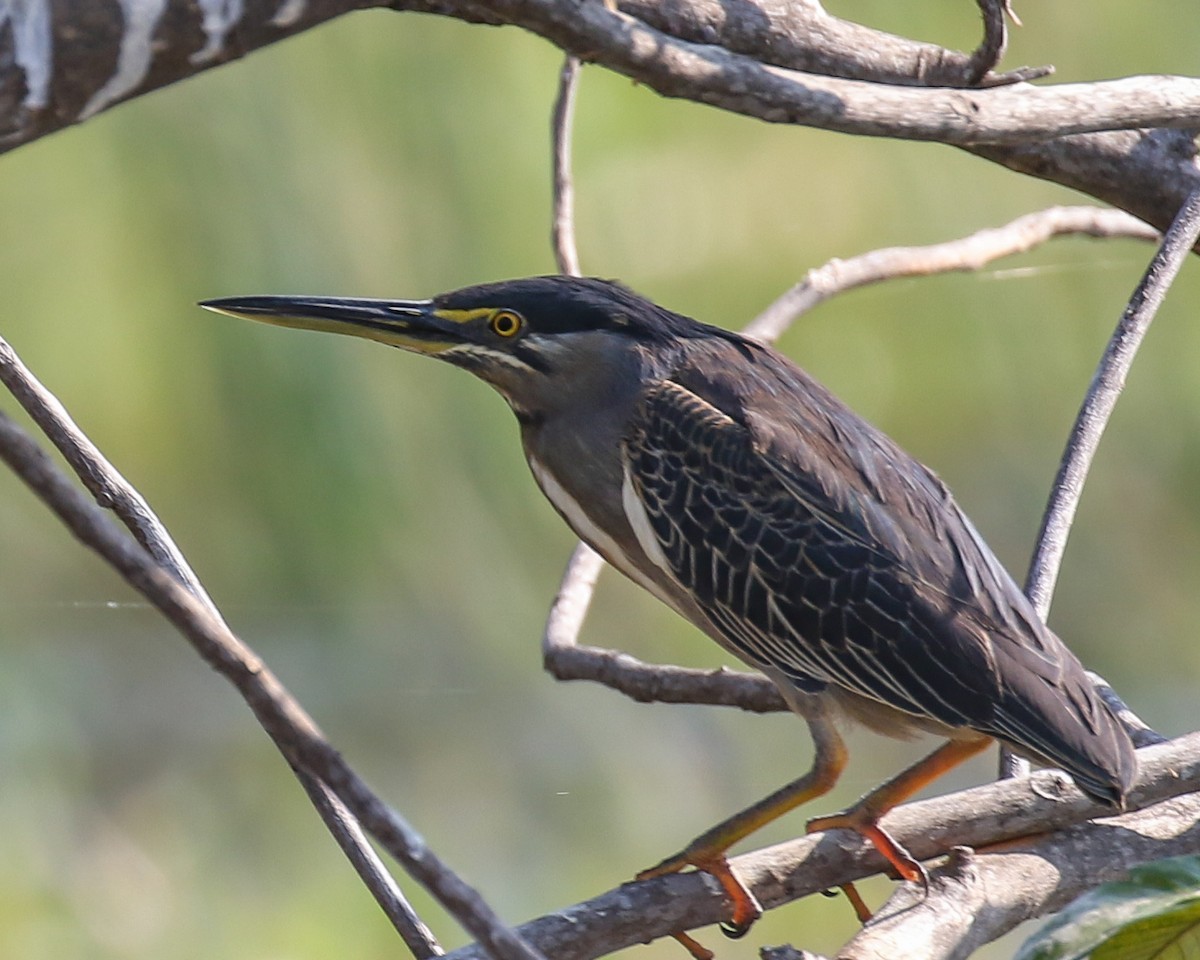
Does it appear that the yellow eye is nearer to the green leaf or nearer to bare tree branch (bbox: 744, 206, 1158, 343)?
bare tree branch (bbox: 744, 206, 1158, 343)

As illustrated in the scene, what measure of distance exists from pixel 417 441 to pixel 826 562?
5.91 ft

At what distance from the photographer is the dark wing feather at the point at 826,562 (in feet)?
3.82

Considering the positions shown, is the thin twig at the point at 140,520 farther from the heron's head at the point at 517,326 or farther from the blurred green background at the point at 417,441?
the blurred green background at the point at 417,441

───

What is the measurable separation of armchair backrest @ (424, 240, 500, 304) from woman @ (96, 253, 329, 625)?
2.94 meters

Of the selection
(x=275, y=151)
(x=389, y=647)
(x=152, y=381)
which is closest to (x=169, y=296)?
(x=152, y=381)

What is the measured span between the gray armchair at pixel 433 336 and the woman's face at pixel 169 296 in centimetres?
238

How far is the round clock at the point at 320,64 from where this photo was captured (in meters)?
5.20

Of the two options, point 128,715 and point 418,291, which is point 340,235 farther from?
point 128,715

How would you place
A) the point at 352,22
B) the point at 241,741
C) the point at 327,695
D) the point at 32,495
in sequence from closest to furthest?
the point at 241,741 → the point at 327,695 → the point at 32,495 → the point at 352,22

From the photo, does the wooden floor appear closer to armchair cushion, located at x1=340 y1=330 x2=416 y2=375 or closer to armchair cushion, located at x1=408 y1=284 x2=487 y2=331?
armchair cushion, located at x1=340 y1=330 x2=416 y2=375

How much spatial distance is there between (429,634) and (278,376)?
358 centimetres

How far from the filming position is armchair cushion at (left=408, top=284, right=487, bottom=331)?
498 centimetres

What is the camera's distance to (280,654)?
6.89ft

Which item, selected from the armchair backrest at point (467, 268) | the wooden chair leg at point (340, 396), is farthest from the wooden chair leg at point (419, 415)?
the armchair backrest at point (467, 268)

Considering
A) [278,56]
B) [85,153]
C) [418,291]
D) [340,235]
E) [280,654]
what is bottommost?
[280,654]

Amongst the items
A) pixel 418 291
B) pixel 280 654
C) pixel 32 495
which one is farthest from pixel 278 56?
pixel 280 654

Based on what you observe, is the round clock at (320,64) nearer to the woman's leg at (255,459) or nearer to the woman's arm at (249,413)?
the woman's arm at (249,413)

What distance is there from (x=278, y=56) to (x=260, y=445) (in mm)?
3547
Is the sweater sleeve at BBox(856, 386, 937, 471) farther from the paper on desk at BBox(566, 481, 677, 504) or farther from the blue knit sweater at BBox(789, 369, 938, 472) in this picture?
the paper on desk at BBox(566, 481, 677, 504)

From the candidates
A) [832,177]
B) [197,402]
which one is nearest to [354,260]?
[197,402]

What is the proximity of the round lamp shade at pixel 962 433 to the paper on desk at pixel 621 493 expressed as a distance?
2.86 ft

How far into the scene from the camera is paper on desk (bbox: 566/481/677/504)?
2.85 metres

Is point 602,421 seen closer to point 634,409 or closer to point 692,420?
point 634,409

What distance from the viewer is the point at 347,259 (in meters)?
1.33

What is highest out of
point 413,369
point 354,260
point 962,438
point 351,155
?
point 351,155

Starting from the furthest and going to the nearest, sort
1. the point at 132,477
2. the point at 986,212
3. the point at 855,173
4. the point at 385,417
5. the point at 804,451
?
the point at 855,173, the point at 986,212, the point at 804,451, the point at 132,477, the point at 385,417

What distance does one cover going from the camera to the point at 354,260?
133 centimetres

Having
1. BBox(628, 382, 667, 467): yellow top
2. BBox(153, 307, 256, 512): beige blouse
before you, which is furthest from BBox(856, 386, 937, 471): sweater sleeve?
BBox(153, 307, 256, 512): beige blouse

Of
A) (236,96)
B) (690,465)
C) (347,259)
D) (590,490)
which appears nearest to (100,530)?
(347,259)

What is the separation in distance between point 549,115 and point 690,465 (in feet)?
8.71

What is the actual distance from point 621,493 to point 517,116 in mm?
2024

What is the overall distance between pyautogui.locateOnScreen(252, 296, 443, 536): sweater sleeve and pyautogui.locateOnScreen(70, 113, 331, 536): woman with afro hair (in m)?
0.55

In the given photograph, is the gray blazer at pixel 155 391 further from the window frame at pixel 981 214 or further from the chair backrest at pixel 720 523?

───

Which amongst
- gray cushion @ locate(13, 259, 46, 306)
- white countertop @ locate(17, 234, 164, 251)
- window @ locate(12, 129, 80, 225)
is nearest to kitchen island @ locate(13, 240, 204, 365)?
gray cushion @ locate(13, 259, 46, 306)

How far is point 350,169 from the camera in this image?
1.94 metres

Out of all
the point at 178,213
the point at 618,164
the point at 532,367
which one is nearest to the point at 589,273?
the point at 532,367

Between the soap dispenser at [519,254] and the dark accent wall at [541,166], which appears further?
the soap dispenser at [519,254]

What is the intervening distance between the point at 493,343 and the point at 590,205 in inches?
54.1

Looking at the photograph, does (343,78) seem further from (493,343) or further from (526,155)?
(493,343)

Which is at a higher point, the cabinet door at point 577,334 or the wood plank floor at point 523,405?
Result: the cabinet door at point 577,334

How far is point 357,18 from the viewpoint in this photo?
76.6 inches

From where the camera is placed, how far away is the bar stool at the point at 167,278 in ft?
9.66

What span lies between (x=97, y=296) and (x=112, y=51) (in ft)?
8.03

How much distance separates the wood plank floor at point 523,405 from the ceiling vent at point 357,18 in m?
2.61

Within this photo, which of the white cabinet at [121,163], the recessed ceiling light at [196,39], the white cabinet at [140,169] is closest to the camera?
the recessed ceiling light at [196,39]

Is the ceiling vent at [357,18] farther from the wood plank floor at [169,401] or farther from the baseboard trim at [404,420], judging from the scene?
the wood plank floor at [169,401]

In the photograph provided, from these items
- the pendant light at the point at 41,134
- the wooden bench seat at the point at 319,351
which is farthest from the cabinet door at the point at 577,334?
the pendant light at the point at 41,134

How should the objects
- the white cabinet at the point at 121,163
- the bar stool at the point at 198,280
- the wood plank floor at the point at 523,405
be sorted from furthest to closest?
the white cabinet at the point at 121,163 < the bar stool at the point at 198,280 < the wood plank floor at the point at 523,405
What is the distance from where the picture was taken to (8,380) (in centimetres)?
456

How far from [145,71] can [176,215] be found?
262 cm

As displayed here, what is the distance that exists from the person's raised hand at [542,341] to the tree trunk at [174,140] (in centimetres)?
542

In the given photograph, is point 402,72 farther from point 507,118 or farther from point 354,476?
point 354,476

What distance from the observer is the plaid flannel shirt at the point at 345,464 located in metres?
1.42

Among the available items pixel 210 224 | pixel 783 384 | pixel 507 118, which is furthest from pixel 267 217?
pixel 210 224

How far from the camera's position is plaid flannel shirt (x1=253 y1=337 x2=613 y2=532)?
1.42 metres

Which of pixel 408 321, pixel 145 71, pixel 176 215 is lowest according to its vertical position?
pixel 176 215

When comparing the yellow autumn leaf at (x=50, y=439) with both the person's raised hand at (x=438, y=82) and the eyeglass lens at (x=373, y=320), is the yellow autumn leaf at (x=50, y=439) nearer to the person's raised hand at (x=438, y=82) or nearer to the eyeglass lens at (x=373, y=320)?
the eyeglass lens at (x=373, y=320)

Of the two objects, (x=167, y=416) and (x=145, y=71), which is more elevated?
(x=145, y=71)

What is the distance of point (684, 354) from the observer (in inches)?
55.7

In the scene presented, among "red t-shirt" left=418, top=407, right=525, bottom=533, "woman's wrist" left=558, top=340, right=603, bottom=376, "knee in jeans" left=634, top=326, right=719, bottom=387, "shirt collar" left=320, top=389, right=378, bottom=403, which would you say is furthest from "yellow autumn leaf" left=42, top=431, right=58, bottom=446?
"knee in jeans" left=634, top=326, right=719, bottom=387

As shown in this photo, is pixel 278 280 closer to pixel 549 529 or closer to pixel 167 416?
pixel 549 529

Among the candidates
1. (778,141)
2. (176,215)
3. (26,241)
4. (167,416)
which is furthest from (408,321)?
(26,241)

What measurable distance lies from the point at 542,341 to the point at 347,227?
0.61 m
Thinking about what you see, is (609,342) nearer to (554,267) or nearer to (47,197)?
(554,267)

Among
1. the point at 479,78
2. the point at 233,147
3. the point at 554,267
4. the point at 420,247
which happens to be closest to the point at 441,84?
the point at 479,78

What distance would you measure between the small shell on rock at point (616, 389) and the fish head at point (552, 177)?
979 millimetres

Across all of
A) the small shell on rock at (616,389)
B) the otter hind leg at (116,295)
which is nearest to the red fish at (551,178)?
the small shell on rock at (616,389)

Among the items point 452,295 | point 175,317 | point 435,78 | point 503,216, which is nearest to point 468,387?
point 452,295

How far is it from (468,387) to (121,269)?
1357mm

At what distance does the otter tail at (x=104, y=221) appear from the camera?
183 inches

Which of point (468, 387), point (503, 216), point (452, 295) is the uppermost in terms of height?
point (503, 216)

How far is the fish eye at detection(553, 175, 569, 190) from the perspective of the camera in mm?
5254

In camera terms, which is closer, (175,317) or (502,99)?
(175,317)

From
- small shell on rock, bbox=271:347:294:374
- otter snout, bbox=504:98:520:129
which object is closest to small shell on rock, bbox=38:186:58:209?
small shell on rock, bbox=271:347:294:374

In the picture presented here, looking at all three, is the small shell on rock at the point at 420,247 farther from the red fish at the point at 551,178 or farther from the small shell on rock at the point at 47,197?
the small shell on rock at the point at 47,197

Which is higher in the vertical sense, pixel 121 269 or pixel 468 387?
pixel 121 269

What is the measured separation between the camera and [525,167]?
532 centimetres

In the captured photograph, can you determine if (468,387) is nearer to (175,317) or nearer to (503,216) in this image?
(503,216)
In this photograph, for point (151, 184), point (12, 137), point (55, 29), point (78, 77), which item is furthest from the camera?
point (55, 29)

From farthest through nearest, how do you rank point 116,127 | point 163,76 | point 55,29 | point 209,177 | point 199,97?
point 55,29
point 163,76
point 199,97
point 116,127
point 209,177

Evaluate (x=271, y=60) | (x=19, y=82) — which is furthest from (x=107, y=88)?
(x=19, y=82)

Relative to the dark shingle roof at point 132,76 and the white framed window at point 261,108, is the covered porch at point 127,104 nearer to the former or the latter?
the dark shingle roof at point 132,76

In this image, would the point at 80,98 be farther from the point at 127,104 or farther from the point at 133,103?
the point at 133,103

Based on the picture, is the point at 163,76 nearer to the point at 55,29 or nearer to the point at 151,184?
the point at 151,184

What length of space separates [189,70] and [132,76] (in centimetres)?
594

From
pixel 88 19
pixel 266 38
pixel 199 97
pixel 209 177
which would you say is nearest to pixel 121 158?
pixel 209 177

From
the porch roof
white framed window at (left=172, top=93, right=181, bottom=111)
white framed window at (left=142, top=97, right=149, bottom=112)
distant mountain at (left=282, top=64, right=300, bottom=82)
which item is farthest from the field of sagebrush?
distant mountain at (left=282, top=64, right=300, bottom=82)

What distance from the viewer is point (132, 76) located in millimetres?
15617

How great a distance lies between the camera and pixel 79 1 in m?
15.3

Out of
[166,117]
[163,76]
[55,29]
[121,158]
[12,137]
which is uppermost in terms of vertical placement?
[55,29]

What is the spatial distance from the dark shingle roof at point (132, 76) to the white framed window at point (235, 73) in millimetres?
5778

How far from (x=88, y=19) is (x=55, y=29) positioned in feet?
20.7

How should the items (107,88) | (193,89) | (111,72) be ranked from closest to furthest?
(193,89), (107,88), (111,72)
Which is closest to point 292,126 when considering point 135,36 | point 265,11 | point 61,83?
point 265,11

───

== SET PROBLEM ==
Collect every line of the records that contains the word "separation" and copy each one out in full.

== RESULT OF THE TASK ==
What is the measurable separation of armchair backrest @ (424, 240, 500, 304) from woman @ (96, 253, 329, 625)?
What is the separation in distance between point 549,115 and point 690,465 (in feet)?
What is the measured separation between the camera and [525,167]?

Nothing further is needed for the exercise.